---- Text passage

Quant scandalised British society with her frank views on sex and her thigh-skimming skirts and shift dresses worn with coloured tights.
Known for her bob haircut almost as much as for her designs, she revolutionised women’s fashion — and with it, how many of her customers saw themselves.
In her 2012 autobiography, Quant described with admiration the “superwomen” now who “move like athletes and sit like men with their knees well apart. Their children take their mother’s surname… They are in control”.
Quant herself is widowed with one son, Orlando, and three grandchildren. Her husband and business partner, Alexander Plunket Greene, died in 1990 at just 57.
She currently lives in Surrey, southwest of London, and remains a consultant on her make-up company that she sold in 2000, and which still bears her flower logo.
Quant met APG, as she called her husband, while they were studying at Goldsmiths art college in London, drawn by his eccentric style — he used to wear his mother’s pyjama tops as shirts.
Together they opened their first boutique, Bazaar, in 1955 in Chelsea, a district to the west of the capital that would soon become the beating heart of Swinging London.
Bazaar sold clothes and accessories, the restaurant in the basement became a meeting point for young people and artists and soon the whole district was attracting celebrities such as Brigitte Bardot, Audrey Hepburn, the Beatles and the Rolling Stones.

--------

§ **Stated exercise**: Write out the Quant passage above verbatim, keeping every word and punctuation mark unchanged.

---- Data supplied

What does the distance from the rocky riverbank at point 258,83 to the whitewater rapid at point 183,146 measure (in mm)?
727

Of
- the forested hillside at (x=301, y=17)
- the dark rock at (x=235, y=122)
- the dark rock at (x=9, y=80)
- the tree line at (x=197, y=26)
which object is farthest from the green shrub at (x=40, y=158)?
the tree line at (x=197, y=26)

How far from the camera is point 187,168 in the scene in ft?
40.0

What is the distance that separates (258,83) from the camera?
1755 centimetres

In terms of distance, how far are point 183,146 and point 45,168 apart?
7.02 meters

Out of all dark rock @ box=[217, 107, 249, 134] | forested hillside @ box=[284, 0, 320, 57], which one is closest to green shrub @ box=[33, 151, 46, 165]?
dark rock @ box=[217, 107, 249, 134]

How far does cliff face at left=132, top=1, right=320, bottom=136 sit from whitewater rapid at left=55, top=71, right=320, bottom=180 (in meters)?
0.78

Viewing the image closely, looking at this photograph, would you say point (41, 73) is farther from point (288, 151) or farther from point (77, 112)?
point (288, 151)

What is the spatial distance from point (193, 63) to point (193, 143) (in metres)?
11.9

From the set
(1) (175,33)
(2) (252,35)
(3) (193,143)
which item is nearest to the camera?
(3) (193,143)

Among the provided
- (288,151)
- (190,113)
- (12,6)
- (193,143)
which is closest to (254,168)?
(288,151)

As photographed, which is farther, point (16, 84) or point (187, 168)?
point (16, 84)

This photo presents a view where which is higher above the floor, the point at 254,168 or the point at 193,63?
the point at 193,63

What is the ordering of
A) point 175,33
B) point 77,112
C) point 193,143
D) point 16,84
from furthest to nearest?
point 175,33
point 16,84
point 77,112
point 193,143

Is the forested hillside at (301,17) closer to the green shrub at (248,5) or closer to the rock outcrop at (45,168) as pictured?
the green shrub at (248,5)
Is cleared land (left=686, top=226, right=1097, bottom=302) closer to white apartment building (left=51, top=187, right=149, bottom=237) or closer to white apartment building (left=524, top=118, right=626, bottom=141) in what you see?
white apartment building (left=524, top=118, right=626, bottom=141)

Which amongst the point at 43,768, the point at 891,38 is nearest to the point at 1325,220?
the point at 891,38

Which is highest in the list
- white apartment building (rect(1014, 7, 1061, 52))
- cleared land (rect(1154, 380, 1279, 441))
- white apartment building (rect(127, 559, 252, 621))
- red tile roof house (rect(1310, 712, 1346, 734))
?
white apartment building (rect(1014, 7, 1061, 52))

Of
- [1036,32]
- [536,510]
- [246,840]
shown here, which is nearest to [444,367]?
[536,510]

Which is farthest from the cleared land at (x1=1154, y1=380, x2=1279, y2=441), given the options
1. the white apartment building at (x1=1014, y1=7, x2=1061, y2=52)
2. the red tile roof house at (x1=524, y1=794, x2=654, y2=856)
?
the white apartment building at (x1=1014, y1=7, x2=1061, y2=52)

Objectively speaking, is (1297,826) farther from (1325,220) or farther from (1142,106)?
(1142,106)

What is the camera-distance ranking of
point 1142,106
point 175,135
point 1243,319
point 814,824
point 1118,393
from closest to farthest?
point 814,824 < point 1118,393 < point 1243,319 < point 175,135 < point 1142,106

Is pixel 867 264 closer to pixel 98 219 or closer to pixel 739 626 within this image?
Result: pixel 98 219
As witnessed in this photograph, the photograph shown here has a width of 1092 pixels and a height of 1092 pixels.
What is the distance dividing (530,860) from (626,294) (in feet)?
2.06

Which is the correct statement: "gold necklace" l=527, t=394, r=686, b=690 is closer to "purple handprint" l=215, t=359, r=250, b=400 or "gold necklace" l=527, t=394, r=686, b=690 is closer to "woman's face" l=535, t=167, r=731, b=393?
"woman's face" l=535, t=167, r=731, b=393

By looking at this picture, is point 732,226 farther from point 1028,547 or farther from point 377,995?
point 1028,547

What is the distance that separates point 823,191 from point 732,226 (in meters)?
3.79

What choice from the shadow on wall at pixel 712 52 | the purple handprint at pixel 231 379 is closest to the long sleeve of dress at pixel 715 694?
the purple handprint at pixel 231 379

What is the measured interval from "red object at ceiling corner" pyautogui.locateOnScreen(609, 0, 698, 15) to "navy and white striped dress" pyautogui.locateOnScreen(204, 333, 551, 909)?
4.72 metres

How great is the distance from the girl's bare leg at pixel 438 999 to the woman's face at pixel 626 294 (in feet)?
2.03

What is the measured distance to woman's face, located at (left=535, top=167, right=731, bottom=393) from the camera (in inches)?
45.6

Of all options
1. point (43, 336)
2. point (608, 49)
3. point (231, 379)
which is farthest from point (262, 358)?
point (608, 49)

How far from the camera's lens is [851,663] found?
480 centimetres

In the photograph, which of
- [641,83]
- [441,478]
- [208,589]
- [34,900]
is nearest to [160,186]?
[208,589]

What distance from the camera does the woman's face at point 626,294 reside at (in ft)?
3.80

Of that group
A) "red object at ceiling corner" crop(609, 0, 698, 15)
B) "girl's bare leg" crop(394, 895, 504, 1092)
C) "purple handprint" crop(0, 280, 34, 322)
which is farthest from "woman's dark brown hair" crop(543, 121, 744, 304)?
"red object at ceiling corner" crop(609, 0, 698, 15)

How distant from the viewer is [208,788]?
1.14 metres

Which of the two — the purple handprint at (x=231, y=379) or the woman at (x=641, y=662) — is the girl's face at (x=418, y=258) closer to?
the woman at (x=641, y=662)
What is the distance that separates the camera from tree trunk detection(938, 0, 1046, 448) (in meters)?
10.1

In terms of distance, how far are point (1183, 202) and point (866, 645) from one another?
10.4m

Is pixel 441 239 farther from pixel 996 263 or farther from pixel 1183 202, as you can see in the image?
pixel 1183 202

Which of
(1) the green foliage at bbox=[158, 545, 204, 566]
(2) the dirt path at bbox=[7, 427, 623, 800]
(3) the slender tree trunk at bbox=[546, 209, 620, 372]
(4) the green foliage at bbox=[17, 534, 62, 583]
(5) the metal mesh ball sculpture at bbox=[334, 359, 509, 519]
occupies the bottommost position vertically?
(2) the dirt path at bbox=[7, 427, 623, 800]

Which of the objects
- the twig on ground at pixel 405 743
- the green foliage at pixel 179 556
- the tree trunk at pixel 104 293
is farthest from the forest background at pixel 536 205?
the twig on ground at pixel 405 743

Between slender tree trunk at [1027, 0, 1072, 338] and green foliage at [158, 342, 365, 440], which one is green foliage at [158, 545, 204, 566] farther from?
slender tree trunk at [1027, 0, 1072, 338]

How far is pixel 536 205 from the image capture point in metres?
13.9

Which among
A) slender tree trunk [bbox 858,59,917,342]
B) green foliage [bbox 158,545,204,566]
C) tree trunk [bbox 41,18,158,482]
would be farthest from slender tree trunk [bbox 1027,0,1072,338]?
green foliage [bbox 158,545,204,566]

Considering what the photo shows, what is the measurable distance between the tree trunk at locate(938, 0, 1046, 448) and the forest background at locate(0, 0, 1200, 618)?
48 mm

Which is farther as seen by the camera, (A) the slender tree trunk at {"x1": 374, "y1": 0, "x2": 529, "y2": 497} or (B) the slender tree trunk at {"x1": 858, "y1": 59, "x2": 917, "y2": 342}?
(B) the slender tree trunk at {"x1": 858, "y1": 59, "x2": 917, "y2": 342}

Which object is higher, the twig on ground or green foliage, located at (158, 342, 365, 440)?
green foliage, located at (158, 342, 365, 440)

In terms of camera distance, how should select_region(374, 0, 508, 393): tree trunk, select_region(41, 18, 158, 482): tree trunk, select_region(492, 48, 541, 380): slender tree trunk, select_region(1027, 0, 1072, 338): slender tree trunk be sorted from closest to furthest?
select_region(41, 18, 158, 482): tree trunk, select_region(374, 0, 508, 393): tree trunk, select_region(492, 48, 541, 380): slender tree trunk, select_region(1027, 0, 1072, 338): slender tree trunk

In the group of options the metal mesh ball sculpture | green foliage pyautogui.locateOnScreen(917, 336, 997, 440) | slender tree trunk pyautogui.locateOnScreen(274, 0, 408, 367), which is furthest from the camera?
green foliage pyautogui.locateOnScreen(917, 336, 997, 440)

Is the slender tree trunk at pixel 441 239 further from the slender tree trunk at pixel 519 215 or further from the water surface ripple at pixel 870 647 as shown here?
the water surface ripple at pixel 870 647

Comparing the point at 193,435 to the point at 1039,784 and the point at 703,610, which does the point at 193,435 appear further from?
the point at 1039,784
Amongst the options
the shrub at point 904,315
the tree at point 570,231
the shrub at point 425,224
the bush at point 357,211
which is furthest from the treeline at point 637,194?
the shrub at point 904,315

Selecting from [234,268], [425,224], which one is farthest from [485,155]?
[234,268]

--------

§ **Solved problem**:
Quant scandalised British society with her frank views on sex and her thigh-skimming skirts and shift dresses worn with coloured tights.
Known for her bob haircut almost as much as for her designs, she revolutionised women’s fashion — and with it, how many of her customers saw themselves.
In her 2012 autobiography, Quant described with admiration the “superwomen” now who “move like athletes and sit like men with their knees well apart. Their children take their mother’s surname… They are in control”.
Quant herself is widowed with one son, Orlando, and three grandchildren. Her husband and business partner, Alexander Plunket Greene, died in 1990 at just 57.
She currently lives in Surrey, southwest of London, and remains a consultant on her make-up company that she sold in 2000, and which still bears her flower logo.
Quant met APG, as she called her husband, while they were studying at Goldsmiths art college in London, drawn by his eccentric style — he used to wear his mother’s pyjama tops as shirts.
Together they opened their first boutique, Bazaar, in 1955 in Chelsea, a district to the west of the capital that would soon become the beating heart of Swinging London.
Bazaar sold clothes and accessories, the restaurant in the basement became a meeting point for young people and artists and soon the whole district was attracting celebrities such as Brigitte Bardot, Audrey Hepburn, the Beatles and the Rolling Stones.